*Metin bloğu*:
□ □ □ □
Piyasada en yüksek rakamı olan 200 liraya değinen Kılıçdaroğlu konuşmasını şöyle sürdürdü.
"Banknot 200 lira. 200 liraya ne zaman çıktı ve 200 lirayla bugüne kadar ne yapıldı? Memleketin geldiği durumu size tek tek anlatacağım. 200 lira bandrol şu para. 2009 yılında yürürlüğe girdi. 2009 yılında yürürlüğe girince bu 200 liralık banknotla 131 dolar para alıyordunuz. Şimdi ise sadece 7 dolar alıyorsunuz. Paranın nasıl eridiğini, 200 liranın nasıl pula döndüğünü bundan daha iyi güzel bir örnek göstermez. Pirinç, bu para yürürlüğe girdiğinde yani piyasaya sürüldüğünde 44 kilo pirinç al diyordu. 200 lirayı götürürdünüz, 44 kilo pirinç alırdınız. Şimdi bu 200 lirayla en fazla 5 kilo pirinç alıyorsunuz. Elinizi vicdanınıza koyun, değerlendirmeyi ona göre yapın. Kuzu eti bu 200 lira piyasaya ilk çıktığında kasaba giderdiniz 14 kilo kuzu eti alabiliyorsunuz. Şimdi sadece ve sadece 600 gram alıyorsunuz 600 gram. O zaman 200 liranın ne kadar bir hale geldiğini hep beraber birlikte oturup konuşacağız ve dertlendireceğiz. Beyaz peynir, 200 lira çıktığında 2009 yılında 18 kilo beyaz peynir alıyordunuz. Bugün sadece ve sadece 200 lirayla 1 kilo beyaz peynir alabiliyorsunuz. Kuru soğan. Bu 200 lirayla 2009 306 kilo kuru soğan olabiliyordunuz. Şimdi sadece 11 kilo kuru soğan alabiliyorsunuz. Çeyrek altın. Bu 200 lirayla 2,5 çeyrek altın alıyordunuz. Bugün, 6 bin 749 lira, geldiğimiz nokta budur.”
□ □ □ □
*Veri kümesi satırları*:
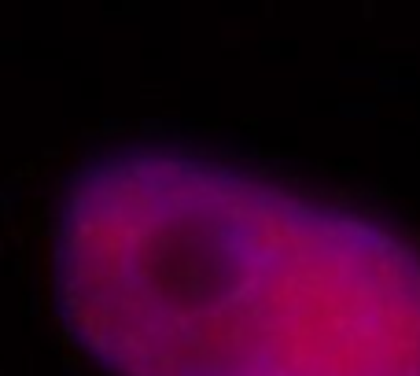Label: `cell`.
<instances>
[{"instance_id":"obj_1","label":"cell","mask_w":420,"mask_h":376,"mask_svg":"<svg viewBox=\"0 0 420 376\" xmlns=\"http://www.w3.org/2000/svg\"><path fill=\"white\" fill-rule=\"evenodd\" d=\"M56 299L111 376H420V248L402 229L173 144L78 166Z\"/></svg>"}]
</instances>
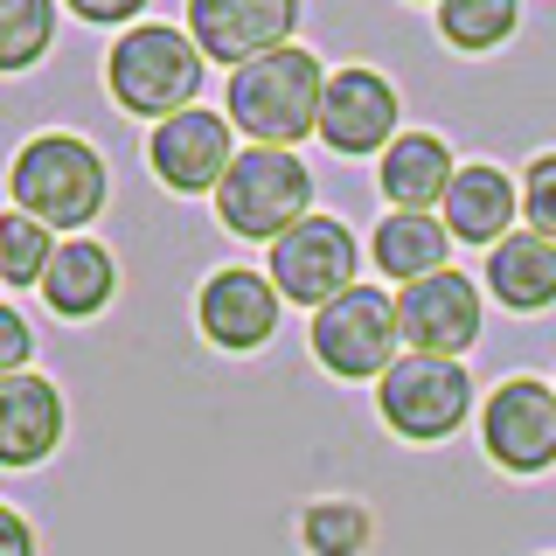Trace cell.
I'll use <instances>...</instances> for the list:
<instances>
[{
  "label": "cell",
  "instance_id": "1",
  "mask_svg": "<svg viewBox=\"0 0 556 556\" xmlns=\"http://www.w3.org/2000/svg\"><path fill=\"white\" fill-rule=\"evenodd\" d=\"M8 195L22 216H35L56 237H91V223L112 208V167L84 132H35L8 161Z\"/></svg>",
  "mask_w": 556,
  "mask_h": 556
},
{
  "label": "cell",
  "instance_id": "2",
  "mask_svg": "<svg viewBox=\"0 0 556 556\" xmlns=\"http://www.w3.org/2000/svg\"><path fill=\"white\" fill-rule=\"evenodd\" d=\"M202 77H208V63H202L195 35L181 22H167V14H147L139 28L112 35V49H104V98L126 118H147V132L195 112Z\"/></svg>",
  "mask_w": 556,
  "mask_h": 556
},
{
  "label": "cell",
  "instance_id": "3",
  "mask_svg": "<svg viewBox=\"0 0 556 556\" xmlns=\"http://www.w3.org/2000/svg\"><path fill=\"white\" fill-rule=\"evenodd\" d=\"M327 70L306 42L278 49V56H257L230 70L223 84V118L251 139V147H286L300 153V139H320V104H327Z\"/></svg>",
  "mask_w": 556,
  "mask_h": 556
},
{
  "label": "cell",
  "instance_id": "4",
  "mask_svg": "<svg viewBox=\"0 0 556 556\" xmlns=\"http://www.w3.org/2000/svg\"><path fill=\"white\" fill-rule=\"evenodd\" d=\"M313 216V167L286 147H243L216 188V223L243 243H271Z\"/></svg>",
  "mask_w": 556,
  "mask_h": 556
},
{
  "label": "cell",
  "instance_id": "5",
  "mask_svg": "<svg viewBox=\"0 0 556 556\" xmlns=\"http://www.w3.org/2000/svg\"><path fill=\"white\" fill-rule=\"evenodd\" d=\"M376 417H382V431L404 439V445H445L466 417H480V382H473L466 362L404 355L376 382Z\"/></svg>",
  "mask_w": 556,
  "mask_h": 556
},
{
  "label": "cell",
  "instance_id": "6",
  "mask_svg": "<svg viewBox=\"0 0 556 556\" xmlns=\"http://www.w3.org/2000/svg\"><path fill=\"white\" fill-rule=\"evenodd\" d=\"M306 348L334 382H382L404 362V327H396V292L390 286H355L334 306L306 320Z\"/></svg>",
  "mask_w": 556,
  "mask_h": 556
},
{
  "label": "cell",
  "instance_id": "7",
  "mask_svg": "<svg viewBox=\"0 0 556 556\" xmlns=\"http://www.w3.org/2000/svg\"><path fill=\"white\" fill-rule=\"evenodd\" d=\"M265 278L278 286V300L286 306H334L341 292L362 286V237L348 230L341 216H327V208H313L300 230H286L265 251Z\"/></svg>",
  "mask_w": 556,
  "mask_h": 556
},
{
  "label": "cell",
  "instance_id": "8",
  "mask_svg": "<svg viewBox=\"0 0 556 556\" xmlns=\"http://www.w3.org/2000/svg\"><path fill=\"white\" fill-rule=\"evenodd\" d=\"M480 452L508 480L556 473V382L549 376H501L480 396Z\"/></svg>",
  "mask_w": 556,
  "mask_h": 556
},
{
  "label": "cell",
  "instance_id": "9",
  "mask_svg": "<svg viewBox=\"0 0 556 556\" xmlns=\"http://www.w3.org/2000/svg\"><path fill=\"white\" fill-rule=\"evenodd\" d=\"M396 327H404V355H439L466 362L486 334V286L473 271H439L396 292Z\"/></svg>",
  "mask_w": 556,
  "mask_h": 556
},
{
  "label": "cell",
  "instance_id": "10",
  "mask_svg": "<svg viewBox=\"0 0 556 556\" xmlns=\"http://www.w3.org/2000/svg\"><path fill=\"white\" fill-rule=\"evenodd\" d=\"M300 22H306L300 0H188L181 8V28L195 35L202 63H216V70H243L257 56L292 49Z\"/></svg>",
  "mask_w": 556,
  "mask_h": 556
},
{
  "label": "cell",
  "instance_id": "11",
  "mask_svg": "<svg viewBox=\"0 0 556 556\" xmlns=\"http://www.w3.org/2000/svg\"><path fill=\"white\" fill-rule=\"evenodd\" d=\"M404 132V91L369 63H341L327 77V104H320V147L341 161H382Z\"/></svg>",
  "mask_w": 556,
  "mask_h": 556
},
{
  "label": "cell",
  "instance_id": "12",
  "mask_svg": "<svg viewBox=\"0 0 556 556\" xmlns=\"http://www.w3.org/2000/svg\"><path fill=\"white\" fill-rule=\"evenodd\" d=\"M237 153H243L237 126L216 104H195V112H181V118H167V126L147 132V174L181 202H195V195L216 202V188H223V174L237 167Z\"/></svg>",
  "mask_w": 556,
  "mask_h": 556
},
{
  "label": "cell",
  "instance_id": "13",
  "mask_svg": "<svg viewBox=\"0 0 556 556\" xmlns=\"http://www.w3.org/2000/svg\"><path fill=\"white\" fill-rule=\"evenodd\" d=\"M278 286L257 265H223L202 278L195 292V334L216 348V355H257L271 334H278Z\"/></svg>",
  "mask_w": 556,
  "mask_h": 556
},
{
  "label": "cell",
  "instance_id": "14",
  "mask_svg": "<svg viewBox=\"0 0 556 556\" xmlns=\"http://www.w3.org/2000/svg\"><path fill=\"white\" fill-rule=\"evenodd\" d=\"M70 431V404L42 369L28 376H0V473H35L56 459Z\"/></svg>",
  "mask_w": 556,
  "mask_h": 556
},
{
  "label": "cell",
  "instance_id": "15",
  "mask_svg": "<svg viewBox=\"0 0 556 556\" xmlns=\"http://www.w3.org/2000/svg\"><path fill=\"white\" fill-rule=\"evenodd\" d=\"M439 223L452 230V243H473V251L508 243L521 230V174L494 161H459V181H452Z\"/></svg>",
  "mask_w": 556,
  "mask_h": 556
},
{
  "label": "cell",
  "instance_id": "16",
  "mask_svg": "<svg viewBox=\"0 0 556 556\" xmlns=\"http://www.w3.org/2000/svg\"><path fill=\"white\" fill-rule=\"evenodd\" d=\"M452 181H459V161L439 132H396V147L376 161V195L396 216H439Z\"/></svg>",
  "mask_w": 556,
  "mask_h": 556
},
{
  "label": "cell",
  "instance_id": "17",
  "mask_svg": "<svg viewBox=\"0 0 556 556\" xmlns=\"http://www.w3.org/2000/svg\"><path fill=\"white\" fill-rule=\"evenodd\" d=\"M112 300H118V257H112V243L63 237L56 243V265H49V278H42V306L56 313V320L84 327V320H98Z\"/></svg>",
  "mask_w": 556,
  "mask_h": 556
},
{
  "label": "cell",
  "instance_id": "18",
  "mask_svg": "<svg viewBox=\"0 0 556 556\" xmlns=\"http://www.w3.org/2000/svg\"><path fill=\"white\" fill-rule=\"evenodd\" d=\"M480 286H486V300H494L501 313H521V320L549 313L556 306V243L535 237V230H515L508 243L486 251Z\"/></svg>",
  "mask_w": 556,
  "mask_h": 556
},
{
  "label": "cell",
  "instance_id": "19",
  "mask_svg": "<svg viewBox=\"0 0 556 556\" xmlns=\"http://www.w3.org/2000/svg\"><path fill=\"white\" fill-rule=\"evenodd\" d=\"M369 265L382 278H396V292L417 286V278H439V271H452V230L439 216H396V208H382V223L369 230Z\"/></svg>",
  "mask_w": 556,
  "mask_h": 556
},
{
  "label": "cell",
  "instance_id": "20",
  "mask_svg": "<svg viewBox=\"0 0 556 556\" xmlns=\"http://www.w3.org/2000/svg\"><path fill=\"white\" fill-rule=\"evenodd\" d=\"M431 28L459 56H494V49H508L521 35V0H439Z\"/></svg>",
  "mask_w": 556,
  "mask_h": 556
},
{
  "label": "cell",
  "instance_id": "21",
  "mask_svg": "<svg viewBox=\"0 0 556 556\" xmlns=\"http://www.w3.org/2000/svg\"><path fill=\"white\" fill-rule=\"evenodd\" d=\"M56 230H42L22 208H0V292H42L49 265H56Z\"/></svg>",
  "mask_w": 556,
  "mask_h": 556
},
{
  "label": "cell",
  "instance_id": "22",
  "mask_svg": "<svg viewBox=\"0 0 556 556\" xmlns=\"http://www.w3.org/2000/svg\"><path fill=\"white\" fill-rule=\"evenodd\" d=\"M56 0H0V77H28L56 49Z\"/></svg>",
  "mask_w": 556,
  "mask_h": 556
},
{
  "label": "cell",
  "instance_id": "23",
  "mask_svg": "<svg viewBox=\"0 0 556 556\" xmlns=\"http://www.w3.org/2000/svg\"><path fill=\"white\" fill-rule=\"evenodd\" d=\"M300 535L313 543V556H362V543H369V515H362L355 501H313Z\"/></svg>",
  "mask_w": 556,
  "mask_h": 556
},
{
  "label": "cell",
  "instance_id": "24",
  "mask_svg": "<svg viewBox=\"0 0 556 556\" xmlns=\"http://www.w3.org/2000/svg\"><path fill=\"white\" fill-rule=\"evenodd\" d=\"M521 230L556 243V147L529 153V167H521Z\"/></svg>",
  "mask_w": 556,
  "mask_h": 556
},
{
  "label": "cell",
  "instance_id": "25",
  "mask_svg": "<svg viewBox=\"0 0 556 556\" xmlns=\"http://www.w3.org/2000/svg\"><path fill=\"white\" fill-rule=\"evenodd\" d=\"M35 369V327L14 300H0V376H28Z\"/></svg>",
  "mask_w": 556,
  "mask_h": 556
},
{
  "label": "cell",
  "instance_id": "26",
  "mask_svg": "<svg viewBox=\"0 0 556 556\" xmlns=\"http://www.w3.org/2000/svg\"><path fill=\"white\" fill-rule=\"evenodd\" d=\"M0 556H42V543H35V521L14 508V501H0Z\"/></svg>",
  "mask_w": 556,
  "mask_h": 556
}]
</instances>
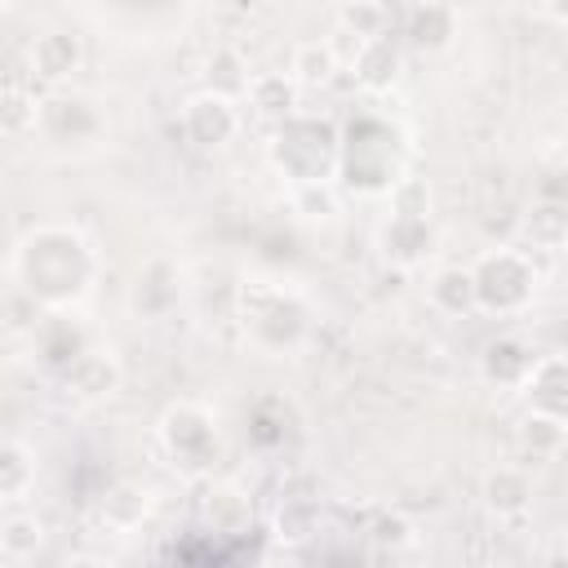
□ □ □ □
*Kısa problem 1*: 200 liranın değer kaybını anlatan metne göre (a), (b) ve (c) ifadelerinin her biri için evet ya da hayır deyin ve kararı belirleyen sözcükleri metinden aynen aktarın. (a) 200 liralık banknot 2009 yılında yürürlüğe girdi. (b) Bugün 200 lirayla 2 kilo beyaz peynir alınabiliyor. (c) Banknot piyasaya ilk çıktığında 200 lirayla 14 kilo kuzu eti alınabiliyordu.
*Kısa problem 2*: 200 liranın değer kaybını anlatan metni, son cümlesinden sonrasından başlayarak aynı üslupla sürdürün.
Satırların bu çalışmada hiçbir rolü yoktur.

*Yanıt 1*:
(a) Evet: "2009 yılında yürürlüğe girdi."
(b) Hayır: "Bugün sadece ve sadece 200 lirayla 1 kilo beyaz peynir alabiliyorsunuz."
(c) Evet: "Kuzu eti bu 200 lira piyasaya ilk çıktığında kasaba giderdiniz 14 kilo kuzu eti alabiliyorsunuz."

*Yanıt 2*:
Kılıçdaroğlu'nun altın sözlerinin ardından CHP'nin sosyal medya hesabından bu anlara ait sözler paylaşıldı. Paylaşımda, "Genel Başkanımız Kemal Kılıçdaroğlu: Piyasaya çıktığında 200 liralık banknotla 2.5 çeyrek altın alınıyordu. Bugün 6749 liraya alınıyor. ‘Para tıpkı bayrak gibi, milli marş gibi, ülkenin gücünü, itibarını sergiler’ diyen Erdoğan’ın itibarımızı getirdiği nokta işte budur.” ifadelerine yer verildi.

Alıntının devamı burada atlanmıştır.